Objetivo A
Enumera, en el orden en que aparecen, los títulos de sección del texto sobre el dolor y la huida.

Hay temporadas en la vida en que el dolor se aferra a nosotros como un viejo abrigo. Durante muchos años, mi primer instinto fue huir. Cada vez que la decepción con las personas o los lugares se volvía demasiado intensa—ya fuera con amigos, el trabajo o incluso un encuentro pasajero—daba la vuelta, cambiaba de dirección y volvía a empezar. Emigrar, encontrar un nuevo trabajo, reinventar mi vida entera se convirtieron en mi escape. La emoción de comenzar de nuevo me hacía olvidar, al menos por un tiempo. Pero el dolor siempre me alcanzaba.

Buscando lo Incondicional
Con el tiempo, me convertí en mi propia analista, buscando el sentido detrás de cada decisión. Descubrí cómo cada decepción pesaba más por las necesidades no satisfechas de mi infancia—cómo la falta de afecto, las peleas en casa y las palabras nunca dichas me dejaban anhelando siempre lo incondicional. El amor incondicional. La atención incondicional. La comprensión incondicional. En cada nuevo comienzo, perseguía aquella sensación de seguridad y plenitud que me faltaba.
Como mis expectativas eran tan altas y mis heridas tan frescas, parecía caer una y otra vez en la decepción, y entonces huía de nuevo.
Cuando Ya No Hay Dónde Huir
Entonces, la vida cerró todas las salidas.
Cuando mi madre enfermó, me dije que no tenía otra opción más que quedarme—ayudar a mi padre a cuidarla, dejando de lado mi ruta de escape. De repente, ya no podía huir de la vida que había construido, ni del dolor que había intentado dejar atrás por tanto tiempo. La responsabilidad me aplastaba y todas las viejas heridas ocultas volvieron a la superficie.
En casa, la comunicación se rompió aún más. A medida que mi madre cambiaba, también se abría una brecha entre mi padre y yo. Caí en el agotamiento, me cerré al mundo, me quedé callada por fuera y gritaba por dentro. El dolor se hizo más fuerte y, aun así, me sentía invisible, no escuchada.
El Punto de Quiebre—y el Cambio
Un día, llegué a mi límite. En completa desesperación, ya sin ningún lugar a dónde huir, grité en voz alta pidiendo ayuda. “¿Qué me pasa?” sollozaba. “¿En qué me equivoqué?”

Datos sin procesar

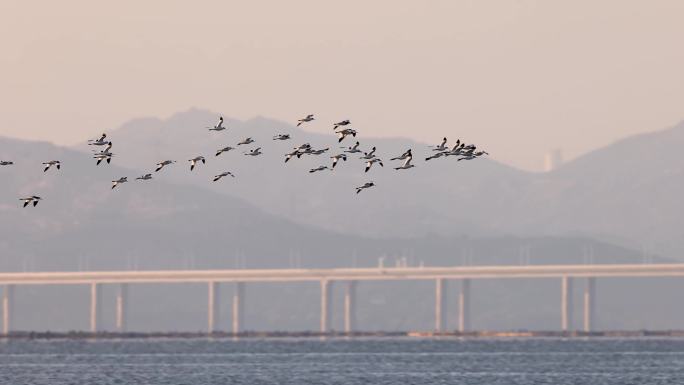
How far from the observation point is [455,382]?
561 ft

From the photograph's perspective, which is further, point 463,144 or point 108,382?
point 108,382

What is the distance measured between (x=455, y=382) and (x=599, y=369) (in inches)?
1174

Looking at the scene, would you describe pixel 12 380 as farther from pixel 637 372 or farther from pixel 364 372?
pixel 637 372

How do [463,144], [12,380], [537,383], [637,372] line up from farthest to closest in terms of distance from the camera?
1. [637,372]
2. [12,380]
3. [537,383]
4. [463,144]

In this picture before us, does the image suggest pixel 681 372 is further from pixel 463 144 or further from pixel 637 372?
pixel 463 144

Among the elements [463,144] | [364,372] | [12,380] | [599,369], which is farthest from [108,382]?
[463,144]

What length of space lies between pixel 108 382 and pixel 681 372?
54.4m

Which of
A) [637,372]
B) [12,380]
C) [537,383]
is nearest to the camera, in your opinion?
[537,383]

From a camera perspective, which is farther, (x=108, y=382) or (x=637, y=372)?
(x=637, y=372)

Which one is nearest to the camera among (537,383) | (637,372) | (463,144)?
(463,144)

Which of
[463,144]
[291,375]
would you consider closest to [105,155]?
[463,144]

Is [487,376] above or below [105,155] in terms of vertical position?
below

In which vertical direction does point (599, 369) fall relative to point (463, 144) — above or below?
below

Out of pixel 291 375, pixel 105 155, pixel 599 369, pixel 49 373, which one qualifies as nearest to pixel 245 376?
pixel 291 375
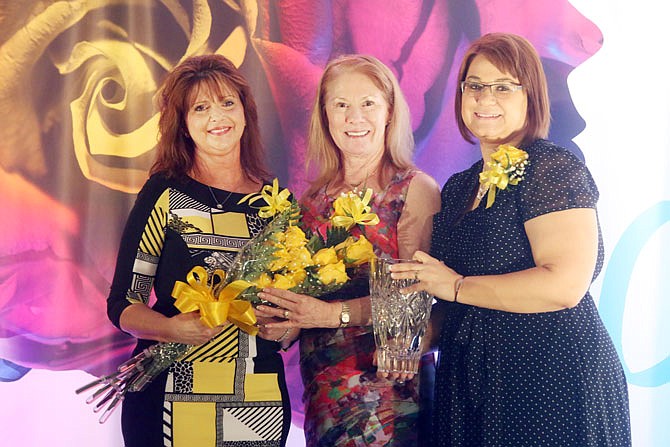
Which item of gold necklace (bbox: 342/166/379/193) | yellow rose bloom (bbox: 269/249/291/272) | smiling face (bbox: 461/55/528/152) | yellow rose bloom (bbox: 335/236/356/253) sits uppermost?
smiling face (bbox: 461/55/528/152)

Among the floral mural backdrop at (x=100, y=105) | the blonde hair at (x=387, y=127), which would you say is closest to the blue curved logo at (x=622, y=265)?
the floral mural backdrop at (x=100, y=105)

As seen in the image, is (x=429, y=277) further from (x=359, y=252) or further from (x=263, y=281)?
(x=263, y=281)

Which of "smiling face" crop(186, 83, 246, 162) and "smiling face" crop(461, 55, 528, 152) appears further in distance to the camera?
"smiling face" crop(186, 83, 246, 162)

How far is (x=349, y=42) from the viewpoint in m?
3.07

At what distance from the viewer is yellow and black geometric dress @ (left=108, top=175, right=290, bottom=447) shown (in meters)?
2.29

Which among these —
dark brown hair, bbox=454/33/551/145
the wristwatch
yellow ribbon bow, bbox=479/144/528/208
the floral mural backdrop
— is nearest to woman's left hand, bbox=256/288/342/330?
the wristwatch

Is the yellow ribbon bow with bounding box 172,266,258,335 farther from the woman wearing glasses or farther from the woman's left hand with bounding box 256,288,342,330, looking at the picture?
the woman wearing glasses

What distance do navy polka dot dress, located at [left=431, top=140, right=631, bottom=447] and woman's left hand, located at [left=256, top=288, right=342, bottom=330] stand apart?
373 mm

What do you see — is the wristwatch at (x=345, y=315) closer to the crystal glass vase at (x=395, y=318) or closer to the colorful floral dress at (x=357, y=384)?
the colorful floral dress at (x=357, y=384)

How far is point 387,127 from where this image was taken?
8.25 ft

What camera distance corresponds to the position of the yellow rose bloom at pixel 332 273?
6.88 ft

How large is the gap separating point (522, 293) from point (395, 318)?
342 millimetres

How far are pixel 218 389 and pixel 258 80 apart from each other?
129cm

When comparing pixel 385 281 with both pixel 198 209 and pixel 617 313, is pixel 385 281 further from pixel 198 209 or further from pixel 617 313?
pixel 617 313
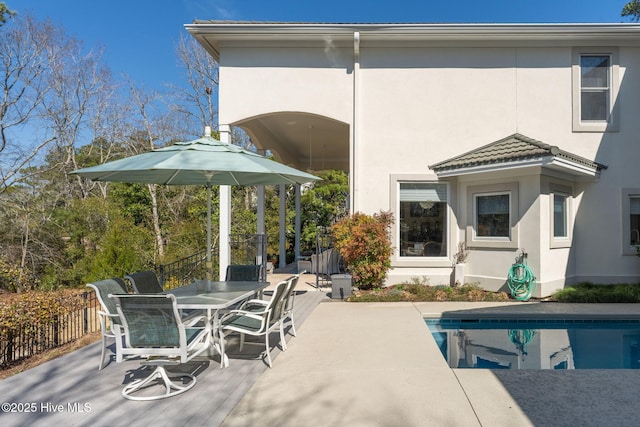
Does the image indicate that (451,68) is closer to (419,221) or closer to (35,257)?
(419,221)

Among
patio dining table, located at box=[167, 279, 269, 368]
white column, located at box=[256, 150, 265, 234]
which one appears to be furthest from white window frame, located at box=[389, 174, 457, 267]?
patio dining table, located at box=[167, 279, 269, 368]

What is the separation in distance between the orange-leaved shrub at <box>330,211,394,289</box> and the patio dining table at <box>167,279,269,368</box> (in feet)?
10.8

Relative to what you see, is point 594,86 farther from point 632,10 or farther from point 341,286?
point 632,10

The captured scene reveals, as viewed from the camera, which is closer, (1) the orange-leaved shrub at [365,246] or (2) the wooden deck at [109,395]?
(2) the wooden deck at [109,395]

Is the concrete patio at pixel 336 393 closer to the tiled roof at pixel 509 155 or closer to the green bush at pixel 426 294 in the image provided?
the green bush at pixel 426 294

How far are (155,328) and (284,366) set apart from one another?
5.46ft

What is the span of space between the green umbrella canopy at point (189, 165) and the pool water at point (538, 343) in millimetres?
3599

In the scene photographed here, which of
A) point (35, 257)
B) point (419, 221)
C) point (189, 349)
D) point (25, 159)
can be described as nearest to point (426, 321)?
point (419, 221)

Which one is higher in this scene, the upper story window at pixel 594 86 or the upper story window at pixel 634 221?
the upper story window at pixel 594 86

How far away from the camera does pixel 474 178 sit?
30.3ft

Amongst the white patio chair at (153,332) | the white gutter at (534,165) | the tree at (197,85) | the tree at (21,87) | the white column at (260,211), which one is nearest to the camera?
the white patio chair at (153,332)

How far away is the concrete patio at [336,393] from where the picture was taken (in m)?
3.35

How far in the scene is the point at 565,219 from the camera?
9.17 metres

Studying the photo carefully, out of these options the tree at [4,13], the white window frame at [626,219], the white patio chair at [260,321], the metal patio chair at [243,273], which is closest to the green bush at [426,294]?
the metal patio chair at [243,273]
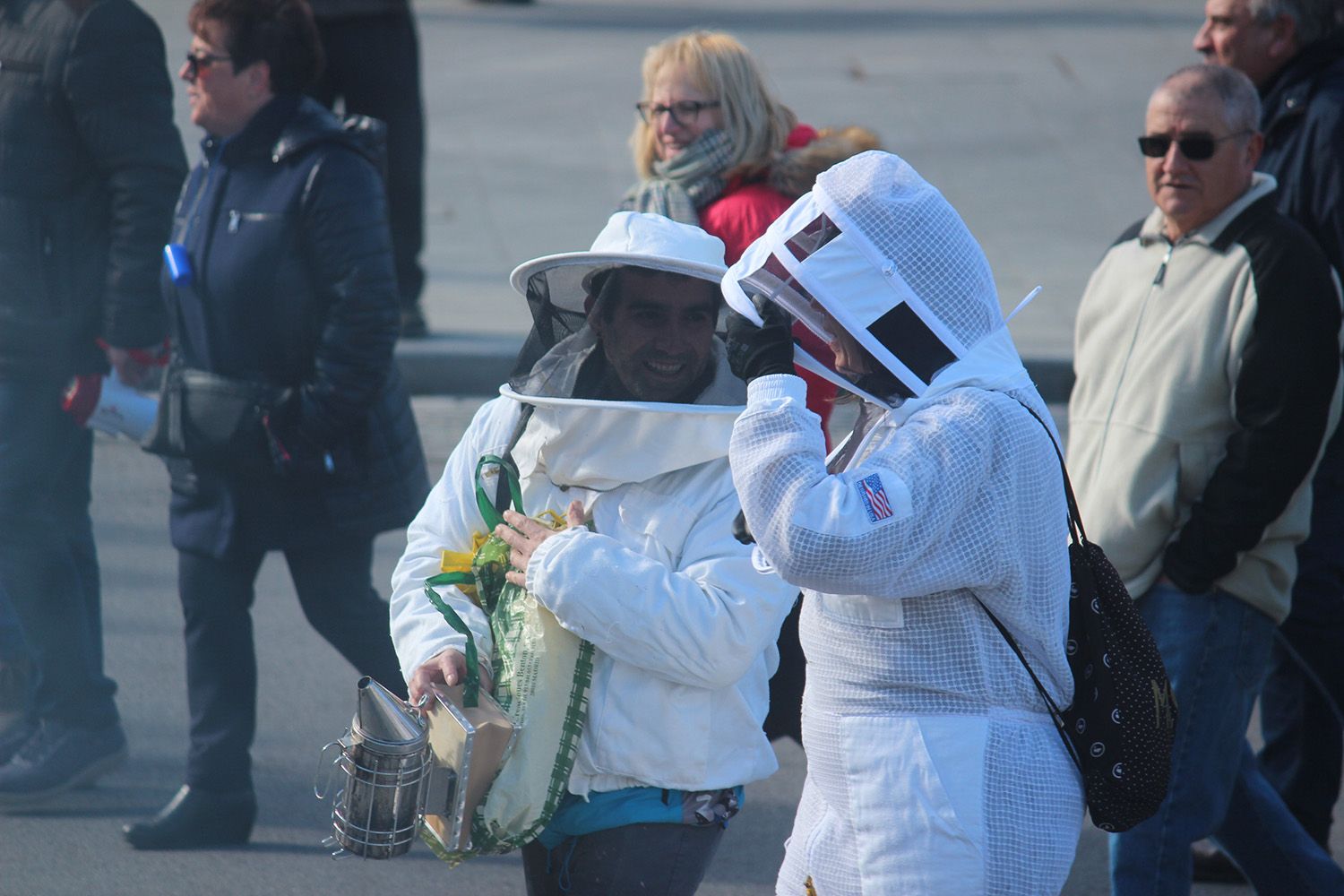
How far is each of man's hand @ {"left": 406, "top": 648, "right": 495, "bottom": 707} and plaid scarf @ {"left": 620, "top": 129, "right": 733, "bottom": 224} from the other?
2.06 metres

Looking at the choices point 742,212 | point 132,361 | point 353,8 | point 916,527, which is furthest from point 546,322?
point 353,8

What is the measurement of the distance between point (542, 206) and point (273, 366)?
23.7ft

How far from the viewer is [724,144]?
4.78 meters

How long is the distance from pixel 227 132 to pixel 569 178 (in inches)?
307

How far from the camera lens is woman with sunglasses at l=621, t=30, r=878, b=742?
4.70m

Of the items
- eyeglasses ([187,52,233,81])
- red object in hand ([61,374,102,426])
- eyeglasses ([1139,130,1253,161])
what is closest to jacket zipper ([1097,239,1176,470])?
eyeglasses ([1139,130,1253,161])

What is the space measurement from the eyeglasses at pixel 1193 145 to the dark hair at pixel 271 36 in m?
2.10

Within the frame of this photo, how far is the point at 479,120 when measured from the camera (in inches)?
533

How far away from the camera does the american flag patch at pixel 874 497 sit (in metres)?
2.36

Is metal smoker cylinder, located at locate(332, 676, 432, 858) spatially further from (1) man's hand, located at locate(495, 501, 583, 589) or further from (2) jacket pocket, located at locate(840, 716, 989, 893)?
(2) jacket pocket, located at locate(840, 716, 989, 893)

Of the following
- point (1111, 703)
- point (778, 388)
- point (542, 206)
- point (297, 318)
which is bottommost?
point (542, 206)

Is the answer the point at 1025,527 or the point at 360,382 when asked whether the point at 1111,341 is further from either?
the point at 360,382

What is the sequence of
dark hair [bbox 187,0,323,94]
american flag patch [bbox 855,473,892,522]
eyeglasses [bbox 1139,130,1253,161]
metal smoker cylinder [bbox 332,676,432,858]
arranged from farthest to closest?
1. dark hair [bbox 187,0,323,94]
2. eyeglasses [bbox 1139,130,1253,161]
3. metal smoker cylinder [bbox 332,676,432,858]
4. american flag patch [bbox 855,473,892,522]

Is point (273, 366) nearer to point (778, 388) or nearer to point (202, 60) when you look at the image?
point (202, 60)
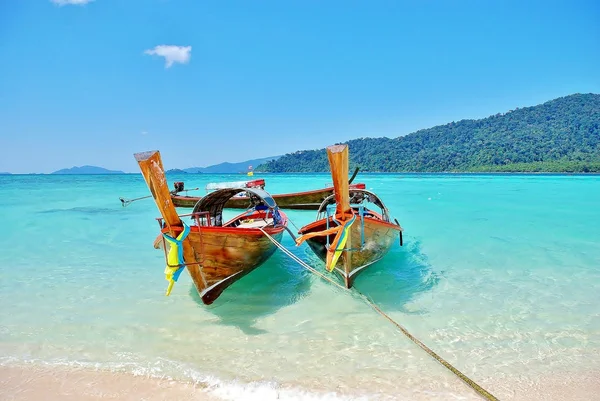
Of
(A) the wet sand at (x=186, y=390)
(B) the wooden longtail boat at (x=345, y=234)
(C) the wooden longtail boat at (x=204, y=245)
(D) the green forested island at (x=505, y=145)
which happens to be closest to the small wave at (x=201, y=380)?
(A) the wet sand at (x=186, y=390)

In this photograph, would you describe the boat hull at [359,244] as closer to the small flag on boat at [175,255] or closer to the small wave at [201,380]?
the small flag on boat at [175,255]

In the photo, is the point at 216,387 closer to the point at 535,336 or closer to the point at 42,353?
the point at 42,353

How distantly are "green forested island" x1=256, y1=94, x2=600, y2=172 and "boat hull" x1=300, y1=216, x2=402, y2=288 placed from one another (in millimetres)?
98051

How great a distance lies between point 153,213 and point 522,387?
20.5m

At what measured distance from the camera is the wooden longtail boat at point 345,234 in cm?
564

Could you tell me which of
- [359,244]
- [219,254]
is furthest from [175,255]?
[359,244]

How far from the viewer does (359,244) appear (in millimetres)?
7266

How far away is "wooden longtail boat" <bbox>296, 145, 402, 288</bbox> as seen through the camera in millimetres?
5641

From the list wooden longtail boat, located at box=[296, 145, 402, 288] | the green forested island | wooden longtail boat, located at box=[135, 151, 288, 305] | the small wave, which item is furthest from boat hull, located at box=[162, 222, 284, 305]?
the green forested island

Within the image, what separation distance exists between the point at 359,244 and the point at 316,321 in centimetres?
178

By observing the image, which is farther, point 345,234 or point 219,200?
point 219,200

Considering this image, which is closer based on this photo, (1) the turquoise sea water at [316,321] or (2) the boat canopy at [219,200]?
(1) the turquoise sea water at [316,321]

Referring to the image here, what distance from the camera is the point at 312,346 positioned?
17.8 ft

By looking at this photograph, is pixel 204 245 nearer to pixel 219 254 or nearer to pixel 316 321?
pixel 219 254
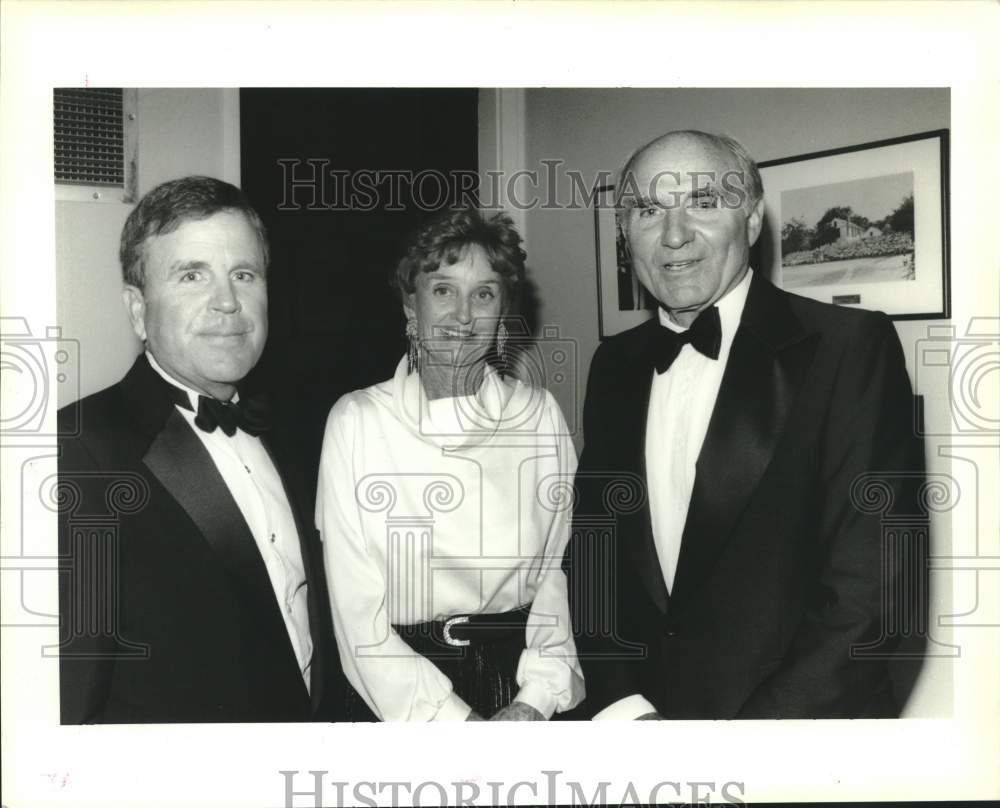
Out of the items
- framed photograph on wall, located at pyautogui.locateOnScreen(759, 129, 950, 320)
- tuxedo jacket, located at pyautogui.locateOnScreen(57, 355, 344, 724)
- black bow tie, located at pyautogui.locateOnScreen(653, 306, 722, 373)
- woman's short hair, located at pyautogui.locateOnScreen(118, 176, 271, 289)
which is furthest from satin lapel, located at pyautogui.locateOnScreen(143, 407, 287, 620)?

Objetivo B
Localiza en los registros cada línea que contenga la palabra "smiling" y cópiala completa. Se distinguen mayúsculas y minúsculas.

Respuesta esperada A
Buscando lo Incondicional
Cuando Ya No Hay Dónde Huir
El Punto de Quiebre—y el Cambio

Respuesta esperada B
Which item of gold necklace (bbox: 342/166/379/193) | yellow rose bloom (bbox: 269/249/291/272) | smiling face (bbox: 461/55/528/152) | yellow rose bloom (bbox: 335/236/356/253) sits uppermost?
smiling face (bbox: 461/55/528/152)
Which of "smiling face" crop(186, 83, 246, 162) and "smiling face" crop(461, 55, 528, 152) appears further in distance to the camera?
"smiling face" crop(186, 83, 246, 162)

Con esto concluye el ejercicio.